● EXTRACTED RECORDS:
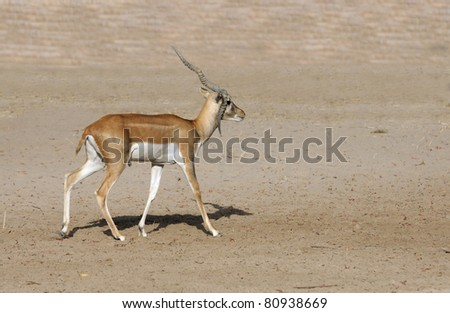 A beautiful antelope with broken horn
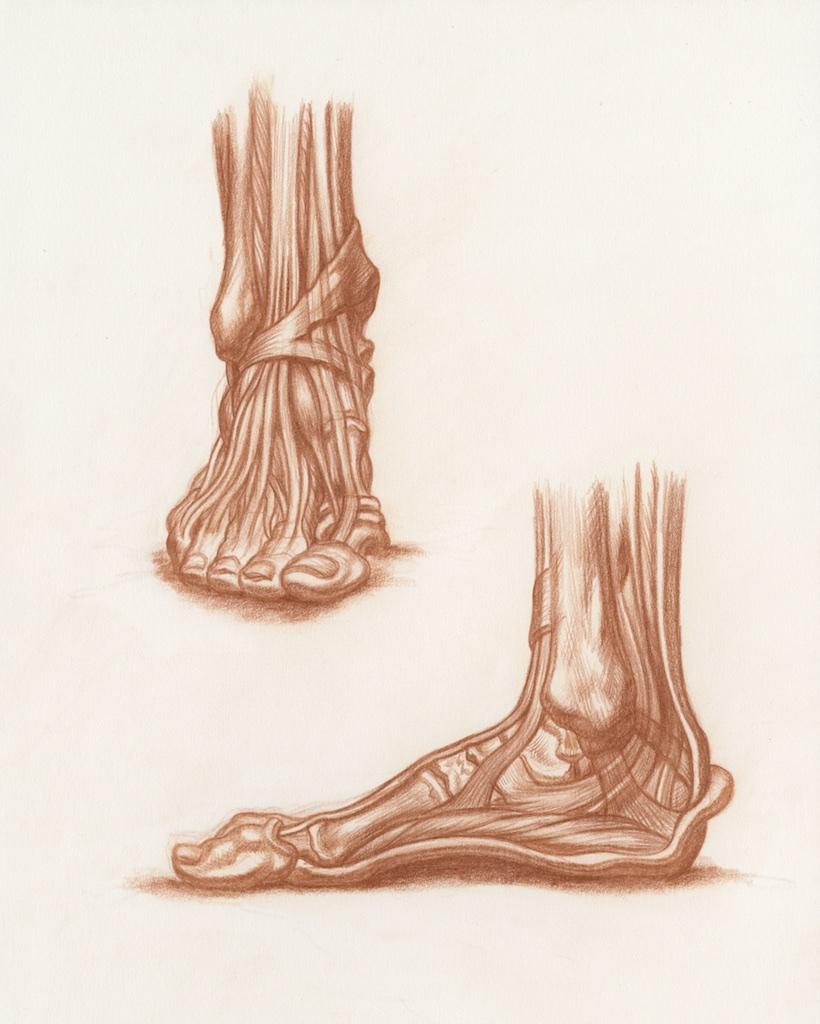 Michael Hensley, Artistic Human Anatomy, Life Drawing The Human Foot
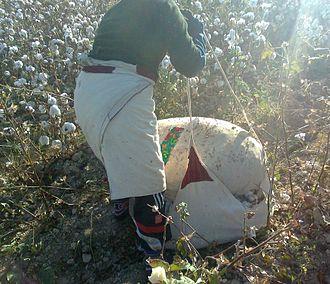 Cotton production in Uzbekistan -  A patriot volunteering to harvest cotton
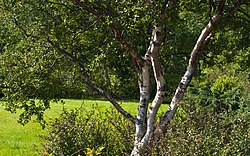 Birch in the Park (3666071751).jpg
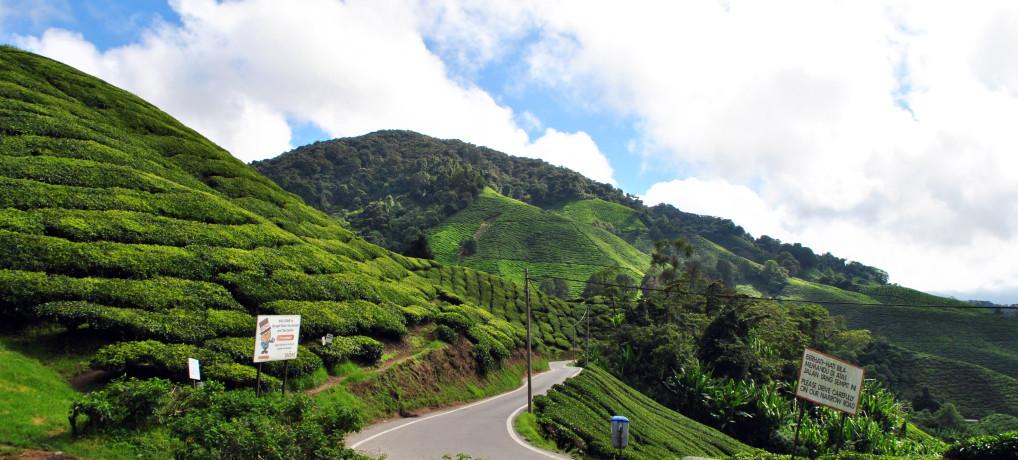 Relacja z podróży do Singapuru i Malezji cz.4  – Cameron Highlands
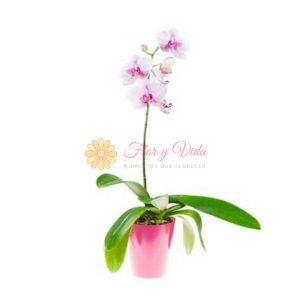 Orquidea Phalaenopsis rosada en cali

● EXERCISE INSTRUCTIONS: Write out all the material above exactly, with no image carried over.

● ANSWER TO THIS PROBLEM:
 A beautiful antelope with broken horn
 Michael Hensley, Artistic Human Anatomy, Life Drawing The Human Foot
 Cotton production in Uzbekistan -  A patriot volunteering to harvest cotton
 Birch in the Park (3666071751).jpg
 Relacja z podróży do Singapuru i Malezji cz.4  – Cameron Highlands
 Orquidea Phalaenopsis rosada en cali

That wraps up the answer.